A case report of Wilson’s disease presenting with predominant neurological symptoms

Introduction

Wilson’s disease (WD) is a rare genetic disorder characterized by impaired hepatic copper transport, resulting in copper accumulation in multiple organs. It is caused by a mutation in the ATP7B copper transporter gene (1). Neurological manifestations, particularly movement disorders, pose diagnostic challenges (2). WD may present without hepatic symptoms (3), it is essential to consider the WD phenotype classifications (H1, H2, N1, N2, and Nx) as mentioned by Ferenci et al. in Liver International (4). Additionally, the Leipzig score should be utilized as a diagnostic tool for WD. The presented case highlights the diagnostic journey of a patient with unusual progression and postural involvement. This report addresses the diagnostic dilemma, underscores the significance of early detection, and emphasizes the relevance of considering WD in the differential diagnosis of movement disorders. We present this case in accordance with the CARE reporting checklist (available at https://jxym.amegroups.com/article/view/10.21037/jxym-24-35/rc).

Case presentation

The patient is a 24-year-old female with a history of abnormal body movements and episodic fits exhibited a gradual decline marked by continuous, involuntary abnormal movements affecting the lower limbs. The symptoms began approximately two years prior to diagnosis, with a gradual progression of movement abnormalities. Assessment revealed no significant cognitive impairment or psychiatric symptoms. There is no family history of neurological disease. The patient’s parents are not consanguineously married.

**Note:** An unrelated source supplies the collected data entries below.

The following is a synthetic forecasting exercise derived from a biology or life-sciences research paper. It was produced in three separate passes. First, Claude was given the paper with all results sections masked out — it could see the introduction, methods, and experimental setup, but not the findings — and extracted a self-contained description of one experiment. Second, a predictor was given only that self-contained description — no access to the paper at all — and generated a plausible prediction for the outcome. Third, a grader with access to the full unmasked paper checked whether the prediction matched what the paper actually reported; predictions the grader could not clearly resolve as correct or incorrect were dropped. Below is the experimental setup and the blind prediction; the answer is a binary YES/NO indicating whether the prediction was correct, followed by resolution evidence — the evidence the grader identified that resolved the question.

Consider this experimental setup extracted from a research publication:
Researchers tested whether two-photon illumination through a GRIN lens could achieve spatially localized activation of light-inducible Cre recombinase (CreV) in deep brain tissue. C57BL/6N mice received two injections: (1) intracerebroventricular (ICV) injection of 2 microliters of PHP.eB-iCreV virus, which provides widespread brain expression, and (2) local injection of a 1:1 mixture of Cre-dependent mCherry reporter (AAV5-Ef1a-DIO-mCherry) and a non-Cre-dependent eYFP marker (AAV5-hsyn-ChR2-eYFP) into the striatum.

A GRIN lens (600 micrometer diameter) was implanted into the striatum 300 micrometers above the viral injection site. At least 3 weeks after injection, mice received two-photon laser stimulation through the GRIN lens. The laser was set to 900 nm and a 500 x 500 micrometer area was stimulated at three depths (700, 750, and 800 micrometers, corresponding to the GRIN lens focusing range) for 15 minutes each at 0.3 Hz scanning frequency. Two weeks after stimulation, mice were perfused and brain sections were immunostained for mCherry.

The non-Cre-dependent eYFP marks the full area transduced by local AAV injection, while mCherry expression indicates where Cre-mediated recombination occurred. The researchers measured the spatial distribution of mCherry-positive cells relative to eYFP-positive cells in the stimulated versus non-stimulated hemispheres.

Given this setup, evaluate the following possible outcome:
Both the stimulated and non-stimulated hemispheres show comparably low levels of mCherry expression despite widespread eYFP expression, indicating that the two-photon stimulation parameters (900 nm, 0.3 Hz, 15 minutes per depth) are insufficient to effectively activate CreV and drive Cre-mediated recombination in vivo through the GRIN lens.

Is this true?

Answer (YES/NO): NO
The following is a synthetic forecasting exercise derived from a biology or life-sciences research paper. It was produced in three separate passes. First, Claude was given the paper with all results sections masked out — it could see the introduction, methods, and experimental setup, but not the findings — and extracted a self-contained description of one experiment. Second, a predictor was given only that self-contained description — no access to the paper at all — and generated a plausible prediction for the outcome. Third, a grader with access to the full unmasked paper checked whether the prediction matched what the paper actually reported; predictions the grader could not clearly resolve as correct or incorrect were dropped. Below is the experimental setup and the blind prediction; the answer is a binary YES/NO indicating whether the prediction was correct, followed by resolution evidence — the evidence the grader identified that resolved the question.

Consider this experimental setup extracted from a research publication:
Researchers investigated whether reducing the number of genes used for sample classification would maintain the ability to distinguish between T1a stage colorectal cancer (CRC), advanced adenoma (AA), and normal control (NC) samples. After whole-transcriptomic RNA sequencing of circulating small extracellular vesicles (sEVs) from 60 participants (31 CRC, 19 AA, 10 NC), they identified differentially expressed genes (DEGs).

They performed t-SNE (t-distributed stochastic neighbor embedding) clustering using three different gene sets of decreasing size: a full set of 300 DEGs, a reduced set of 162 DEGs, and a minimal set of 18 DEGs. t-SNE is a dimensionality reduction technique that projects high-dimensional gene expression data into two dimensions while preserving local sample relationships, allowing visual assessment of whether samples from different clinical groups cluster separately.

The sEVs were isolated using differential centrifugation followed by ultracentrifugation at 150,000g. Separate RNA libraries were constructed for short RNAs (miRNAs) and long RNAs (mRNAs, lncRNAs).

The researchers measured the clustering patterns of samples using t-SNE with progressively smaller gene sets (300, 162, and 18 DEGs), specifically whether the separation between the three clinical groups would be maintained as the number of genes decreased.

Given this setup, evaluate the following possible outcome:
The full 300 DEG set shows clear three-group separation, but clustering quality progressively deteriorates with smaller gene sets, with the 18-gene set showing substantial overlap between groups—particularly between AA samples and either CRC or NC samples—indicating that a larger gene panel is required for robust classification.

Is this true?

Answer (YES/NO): NO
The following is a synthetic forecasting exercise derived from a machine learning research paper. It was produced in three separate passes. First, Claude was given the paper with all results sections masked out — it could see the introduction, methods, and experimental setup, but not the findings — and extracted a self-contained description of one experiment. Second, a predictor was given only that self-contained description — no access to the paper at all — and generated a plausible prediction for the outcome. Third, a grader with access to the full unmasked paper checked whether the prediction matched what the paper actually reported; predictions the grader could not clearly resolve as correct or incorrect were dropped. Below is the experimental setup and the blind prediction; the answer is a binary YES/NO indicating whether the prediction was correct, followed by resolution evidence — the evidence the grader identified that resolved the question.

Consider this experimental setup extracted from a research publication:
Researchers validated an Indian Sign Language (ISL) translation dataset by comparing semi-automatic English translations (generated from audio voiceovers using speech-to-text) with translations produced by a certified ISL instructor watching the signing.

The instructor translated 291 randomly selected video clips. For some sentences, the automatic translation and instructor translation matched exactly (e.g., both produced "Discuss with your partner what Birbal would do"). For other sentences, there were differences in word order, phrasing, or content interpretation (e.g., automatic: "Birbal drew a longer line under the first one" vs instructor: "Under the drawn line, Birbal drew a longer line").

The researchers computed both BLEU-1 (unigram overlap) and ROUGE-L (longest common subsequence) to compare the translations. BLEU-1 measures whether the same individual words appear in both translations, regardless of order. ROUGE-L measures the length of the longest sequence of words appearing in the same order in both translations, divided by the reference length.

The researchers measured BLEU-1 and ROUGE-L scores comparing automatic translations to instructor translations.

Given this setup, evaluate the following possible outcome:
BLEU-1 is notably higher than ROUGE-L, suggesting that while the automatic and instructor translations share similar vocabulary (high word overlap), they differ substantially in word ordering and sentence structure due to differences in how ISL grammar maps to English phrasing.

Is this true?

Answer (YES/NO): NO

She uniquely developed sustained dystonia of the right arm, along with action tremors in the left arm (see Video 1). She had repeated falls and speech difficulties and became functionally impaired. WD, spinocerebellar ataxia, generalized dystonia, leukodystrophy, and other neurodegenerative disorders were initially considered in the differential diagnosis.

Laboratory investigations demonstrated decreased serum ceruloplasmin levels. An increase in 24-hour urinary copper levels is indicative of WD (see Table 1). Kayser-Fleischer rings were observed upon slit lamp examination. The presence of bilateral frontoparietal and basal ganglia hypodensities on computed tomography (CT) brain accentuates the neurological impact of copper accumulation. A magnetic resonance imaging (MRI) of the brain shows hyperintensities in a fluid-attenuated inversion-recovery (FLAIR) image as shown in Figure 1. Normal electroencephalography (EEG) findings excluded epileptic activity. The patient’s liver function tests, including alanine aminotransferase (ALT), aspartate aminotransferase (AST), bilirubin, and alkaline phosphatase, were within normal ranges. A liver biopsy was not done because the patient’s parents had not given their consent for that invasive procedure. Ultrasonography of the abdomen was normal. Genetic testing for mutation analysis was not done due to financial constraints. The diagnosis of WD was established using the Leipzig Score, which considers a combination of clinical, biochemical, and imaging findings. The patient’s low ceruloplasmin levels, high urinary copper, presence of Kayser-Fleischer rings, and characteristic MRI findings were pivotal in confirming the diagnosis.

Figure 1 MRI of the brain. FLAIR image of MRI brain. Arrows show hyperintensities in the basal ganglia and brainstem. Notably, the white matter is also affected, which could be due to WD or other etiologies. MRI, magnetic resonance imaging; FLAIR, fluid-attenuated inversion-recovery; WD, Wilson’s disease.

Treatment with d-penicillamine and oral zinc led to gradual improvement of the patient’s condition within 3 weeks, following established guidelines (5). The neurological symptoms were attributed to WD. Lifelong therapy is required for WD, with d-penicillamine typically starting at 250 to 500 mg/day and potentially increasing to 1,000 to 1,500 mg in divided doses (6). All procedures performed in this study were in accordance with the ethical standards of the institutional and/or national research committee(s) and with the Helsinki Declaration (as revised in 2013). Written informed consent was obtained from the patient for the publication of this case report and accompanying images. A copy of the written consent is available for review by the editorial office of this journal.

Discussion

WD is known for its diverse clinical presentations, ranging from hepatic to neurological symptoms. This case highlights the diagnostic challenge of WD presenting predominantly with neurological symptoms and no overt hepatic involvement (7). The absence of definitive hepatic impairment, as seen in our patient, adds to the complexity of diagnosing WD, where the liver typically plays a central role in symptomatology.

Recent reports by Sapuppo et al. [2020] and Ortiz et al. [2020] describe similar cases of WD presenting with neurological symptoms and minimal or asymptomatic hepatic involvement (2,8). These cases support the notion that WD can manifest with mild or even absent hepatic symptoms, emphasizing the importance of considering WD in patients with unexplained neurological signs. In our patient, despite the significant neurological impairment, comprehensive hepatic evaluations were limited. This case adds to the literature by illustrating a WD manifestation characterized by dystonia, choreiform movements, scanning speech, and action tremors, all in the absence of clear hepatic involvement (7). This underscores the heterogeneity of WD presentations and the necessity for a high index of suspicion in similar cases.

Due to difficulties in diagnosing WD, the Leipzig (Ferenci) score was devised by a group of experts to help diagnose patients. It comprises many key investigations for making the diagnosis of WD and applies to the adult population (4). The Leipzig score was calculated for our patient and it was more than 4 confirming our diagnosis.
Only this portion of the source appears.